When it comes to RPGs, there are a lot of espionage-type games lying around, and some of his books have actually inspired computer games (like ‘Ghost Recon’, ‘Rainbow Six’, and the ‘Splinter Cell’ series). That’s not to say that his work hasn’t inspired many tabletop RPGs (‘Top Secret S.I.’ being one of my favorites). Whether it’s first person shooters or team scenarios, Tom Clancy has a major influence in RPGs. Lower your head for there might be a sniper lurking somewhere.

8. H.P. Lovecraft

‘The oldest and strongest emotion of mankind is fear, and the oldest and strongest kind of fear is fear of the unknown.’

                                    ————Supernatural Horror in Literature


If Howard Philips Lovecraft had more than just a cult following, he would be higher on this list. In fact, it’s his cult following that puts him on my list in the first place. When you talk about Lovecraft, one word comes to mind that will send shivers up your spine: Cthulhu. Brrr. The legendary creator of the ‘Old One’ and writer to the weekly magazine ‘Weird Tales’ inspired many of modern day writers today including two of my favorites, Alan Moore and Neil Gaiman. His horror fiction could literally drive not only his characters, but also the readers insane. In fact, there is an RPG entitled ‘Call of Cthulu’ based on his works. The goal is to last the longest before your character becomes insane. See that? Who would want to subject themselves to that sort of punishment? Apparently, the answer is a lot.

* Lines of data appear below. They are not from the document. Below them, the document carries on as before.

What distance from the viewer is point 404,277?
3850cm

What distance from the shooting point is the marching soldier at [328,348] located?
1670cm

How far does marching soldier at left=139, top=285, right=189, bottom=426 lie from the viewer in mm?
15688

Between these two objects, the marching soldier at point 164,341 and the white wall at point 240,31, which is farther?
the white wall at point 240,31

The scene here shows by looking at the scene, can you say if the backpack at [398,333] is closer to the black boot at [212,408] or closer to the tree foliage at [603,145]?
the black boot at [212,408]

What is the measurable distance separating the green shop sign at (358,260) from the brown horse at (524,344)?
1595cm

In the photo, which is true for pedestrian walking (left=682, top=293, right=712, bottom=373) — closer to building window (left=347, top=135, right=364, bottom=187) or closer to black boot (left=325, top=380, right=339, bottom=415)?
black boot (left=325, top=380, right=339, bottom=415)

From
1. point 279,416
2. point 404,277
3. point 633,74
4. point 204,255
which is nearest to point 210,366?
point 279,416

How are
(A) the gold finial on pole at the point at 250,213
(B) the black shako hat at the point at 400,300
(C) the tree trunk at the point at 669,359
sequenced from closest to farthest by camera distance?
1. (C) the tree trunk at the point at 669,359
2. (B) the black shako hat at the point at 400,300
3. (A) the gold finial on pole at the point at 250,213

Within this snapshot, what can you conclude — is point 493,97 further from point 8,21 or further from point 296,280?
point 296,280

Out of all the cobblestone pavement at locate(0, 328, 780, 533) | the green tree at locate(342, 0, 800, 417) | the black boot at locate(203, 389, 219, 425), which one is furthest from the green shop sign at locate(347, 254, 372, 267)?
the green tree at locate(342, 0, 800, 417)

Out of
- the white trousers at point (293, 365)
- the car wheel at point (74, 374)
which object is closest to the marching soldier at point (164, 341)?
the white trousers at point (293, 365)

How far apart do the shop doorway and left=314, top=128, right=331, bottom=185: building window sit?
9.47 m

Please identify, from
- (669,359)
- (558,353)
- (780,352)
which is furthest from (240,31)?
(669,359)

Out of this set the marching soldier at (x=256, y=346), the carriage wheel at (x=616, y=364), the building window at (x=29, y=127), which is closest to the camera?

In spite of, and maybe because of, the depressing nature of his fictional writing (we can only hope it’s just fiction), Lovecraft provided the template of horror role-playing. The mood, the setting and the atmosphere of his world with Cthulhu set the stage for generations of horror fantasy RPGs.

7. Agatha Christie

            ‘The impossible could not have happened, therefore the impossible must be possible in spite of appearances.’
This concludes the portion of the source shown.